-- start of Input rows --

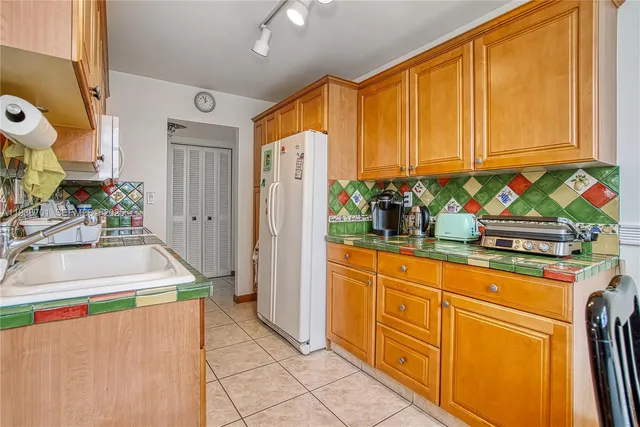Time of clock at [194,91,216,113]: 11:55
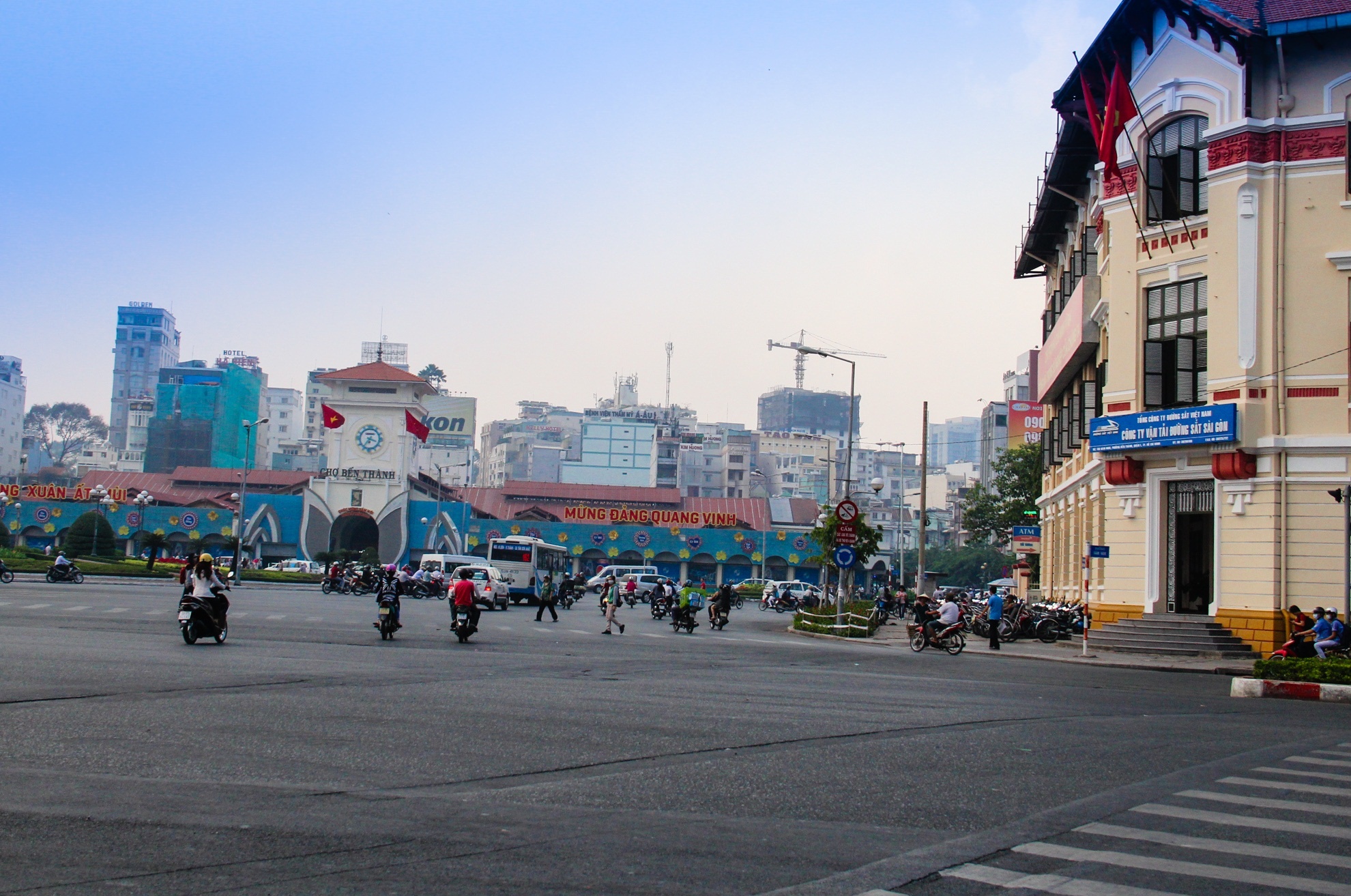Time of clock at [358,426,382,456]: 3:36
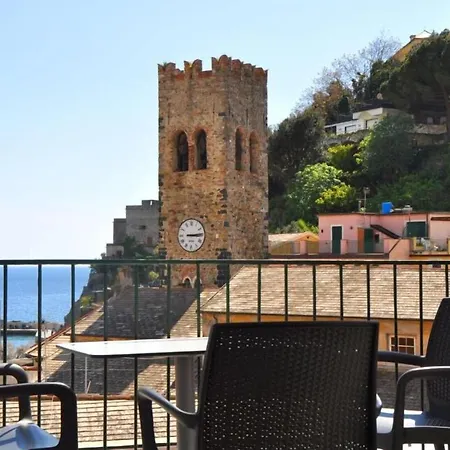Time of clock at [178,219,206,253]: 3:14
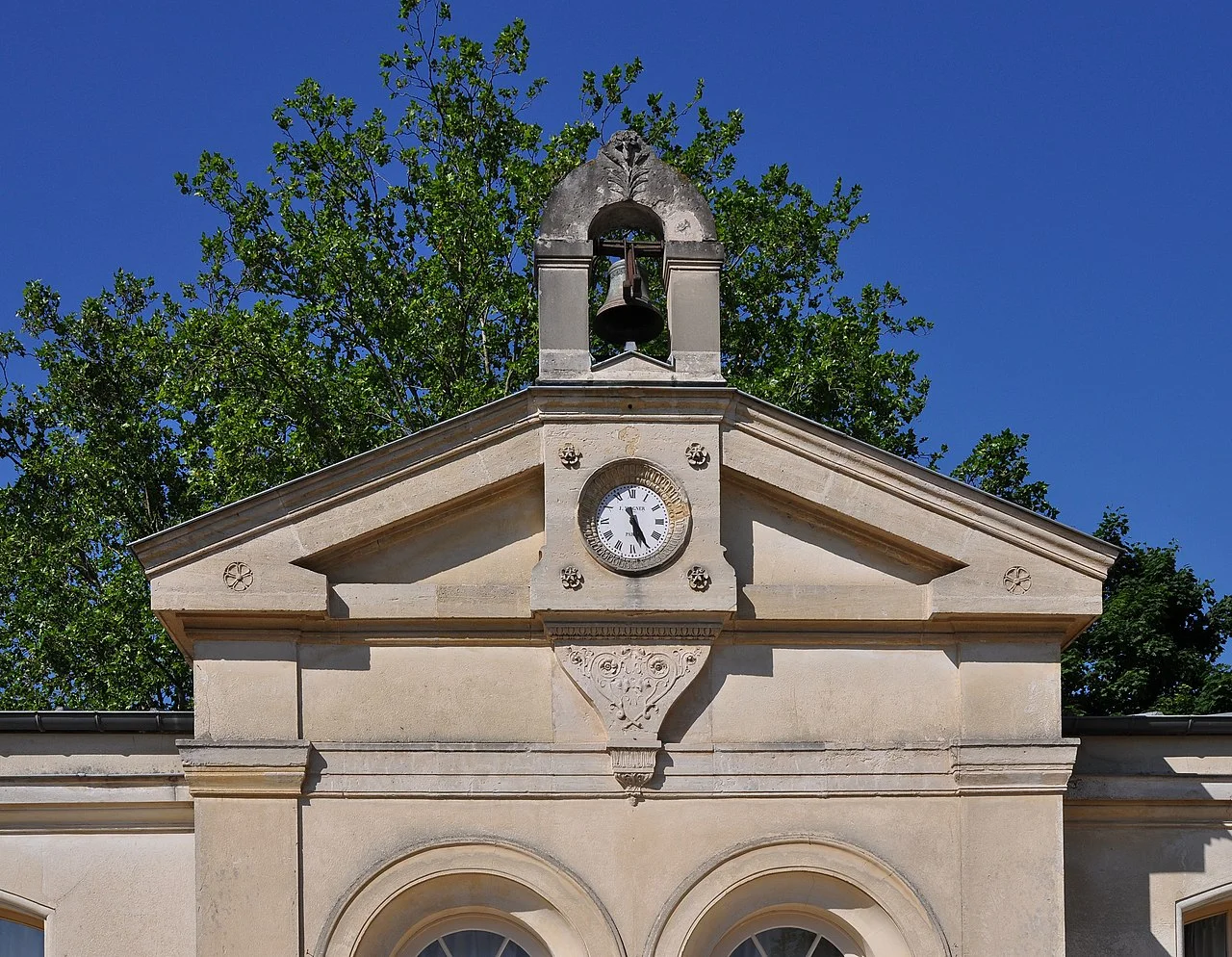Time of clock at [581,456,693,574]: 5:24
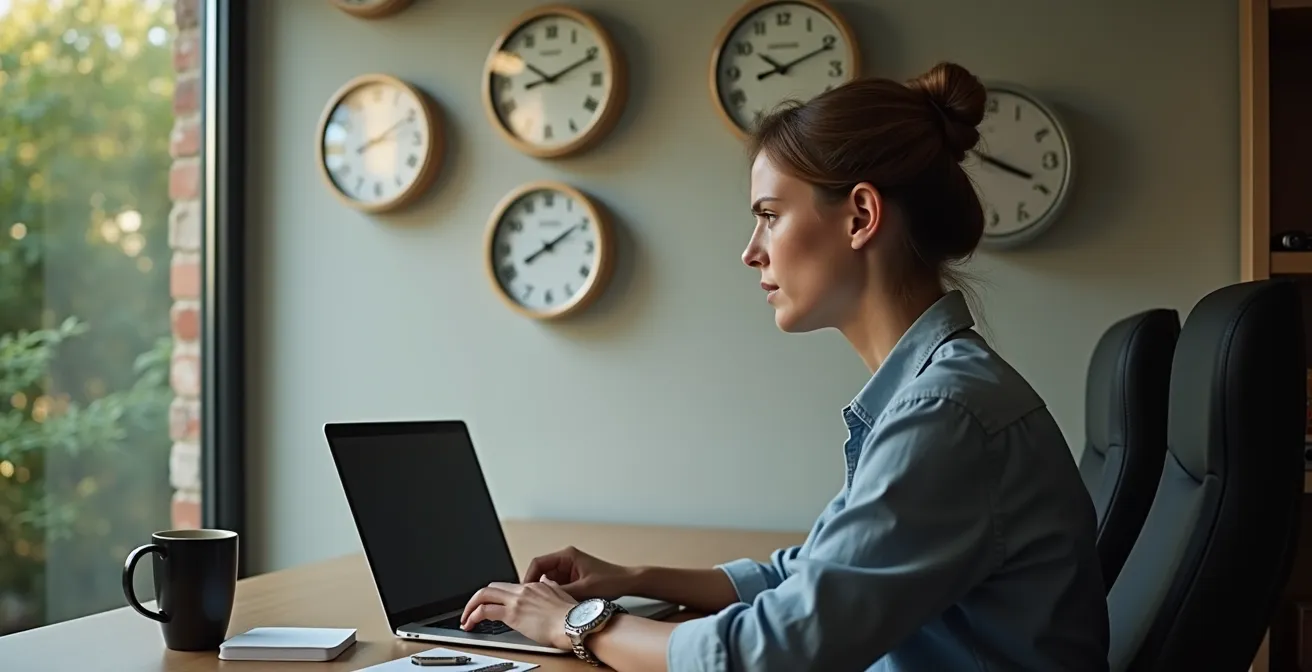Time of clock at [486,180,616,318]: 8:09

-- end of Input rows --

> _Work instructions_: Rewrite each line of the listing above, swapping "clock" for "watch" and keeping everything else the same. Leave the pictures out of your answer.

> _In response_:
Time of watch at [194,91,216,113]: 11:55
Time of watch at [358,426,382,456]: 3:36
Time of watch at [178,219,206,253]: 3:14
Time of watch at [581,456,693,574]: 5:24
Time of watch at [486,180,616,318]: 8:09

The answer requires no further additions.